* **PROBLEM STATEMENT**: Reproduce the entire listing below word for word, keeping every line unchanged.

(Records from a data collection)
━━━━━━━━━━

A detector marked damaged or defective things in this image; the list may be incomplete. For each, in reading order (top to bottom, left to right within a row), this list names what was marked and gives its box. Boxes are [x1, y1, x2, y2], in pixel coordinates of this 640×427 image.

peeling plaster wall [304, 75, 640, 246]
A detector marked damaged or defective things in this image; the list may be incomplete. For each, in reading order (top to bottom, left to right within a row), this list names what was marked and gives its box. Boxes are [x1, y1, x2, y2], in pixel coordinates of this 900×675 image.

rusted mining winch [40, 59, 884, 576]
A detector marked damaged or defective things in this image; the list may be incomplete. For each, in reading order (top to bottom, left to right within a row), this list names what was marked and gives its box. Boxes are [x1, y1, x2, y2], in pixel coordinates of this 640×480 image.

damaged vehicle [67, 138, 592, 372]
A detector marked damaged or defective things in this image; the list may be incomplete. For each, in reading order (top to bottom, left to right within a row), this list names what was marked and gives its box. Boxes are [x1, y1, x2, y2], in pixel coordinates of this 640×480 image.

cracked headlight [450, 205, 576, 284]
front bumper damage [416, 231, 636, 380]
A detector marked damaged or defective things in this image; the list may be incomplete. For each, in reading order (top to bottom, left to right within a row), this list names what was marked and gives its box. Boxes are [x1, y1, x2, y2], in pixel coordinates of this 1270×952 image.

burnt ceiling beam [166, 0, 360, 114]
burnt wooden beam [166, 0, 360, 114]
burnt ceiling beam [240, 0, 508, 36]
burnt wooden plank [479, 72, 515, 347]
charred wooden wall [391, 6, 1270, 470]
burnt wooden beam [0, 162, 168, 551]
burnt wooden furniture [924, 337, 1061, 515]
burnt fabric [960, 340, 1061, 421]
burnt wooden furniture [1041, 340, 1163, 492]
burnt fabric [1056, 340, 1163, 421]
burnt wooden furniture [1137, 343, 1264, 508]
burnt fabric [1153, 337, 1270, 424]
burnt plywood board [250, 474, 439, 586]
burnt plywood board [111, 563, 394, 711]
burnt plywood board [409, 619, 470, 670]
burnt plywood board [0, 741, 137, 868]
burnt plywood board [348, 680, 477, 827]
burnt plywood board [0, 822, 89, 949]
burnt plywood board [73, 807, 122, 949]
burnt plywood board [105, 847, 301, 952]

━━━━━━━━━━

* **FINAL ANSWER**:
A detector marked damaged or defective things in this image; the list may be incomplete. For each, in reading order (top to bottom, left to right within a row), this list names what was marked and gives its box. Boxes are [x1, y1, x2, y2], in pixel coordinates of this 640×427 image.

peeling plaster wall [304, 75, 640, 246]
A detector marked damaged or defective things in this image; the list may be incomplete. For each, in reading order (top to bottom, left to right within a row), this list names what was marked and gives its box. Boxes are [x1, y1, x2, y2], in pixel coordinates of this 900×675 image.

rusted mining winch [40, 59, 884, 576]
A detector marked damaged or defective things in this image; the list may be incomplete. For each, in reading order (top to bottom, left to right within a row), this list names what was marked and gives its box. Boxes are [x1, y1, x2, y2], in pixel coordinates of this 640×480 image.

damaged vehicle [67, 138, 592, 372]
A detector marked damaged or defective things in this image; the list may be incomplete. For each, in reading order (top to bottom, left to right within a row), this list names what was marked and gives its box. Boxes are [x1, y1, x2, y2], in pixel coordinates of this 640×480 image.

cracked headlight [450, 205, 576, 284]
front bumper damage [416, 231, 636, 380]
A detector marked damaged or defective things in this image; the list may be incomplete. For each, in reading order (top to bottom, left to right within a row), this list names what was marked and gives its box. Boxes are [x1, y1, x2, y2], in pixel coordinates of this 1270×952 image.

burnt ceiling beam [166, 0, 360, 114]
burnt wooden beam [166, 0, 360, 114]
burnt ceiling beam [240, 0, 508, 36]
burnt wooden plank [479, 72, 515, 347]
charred wooden wall [391, 6, 1270, 470]
burnt wooden beam [0, 162, 168, 551]
burnt wooden furniture [924, 337, 1061, 515]
burnt fabric [960, 340, 1061, 421]
burnt wooden furniture [1041, 340, 1163, 492]
burnt fabric [1056, 340, 1163, 421]
burnt wooden furniture [1137, 343, 1264, 508]
burnt fabric [1153, 337, 1270, 424]
burnt plywood board [250, 474, 439, 586]
burnt plywood board [111, 563, 394, 711]
burnt plywood board [409, 619, 470, 670]
burnt plywood board [0, 741, 137, 868]
burnt plywood board [348, 680, 477, 827]
burnt plywood board [0, 822, 89, 949]
burnt plywood board [73, 807, 122, 949]
burnt plywood board [105, 847, 301, 952]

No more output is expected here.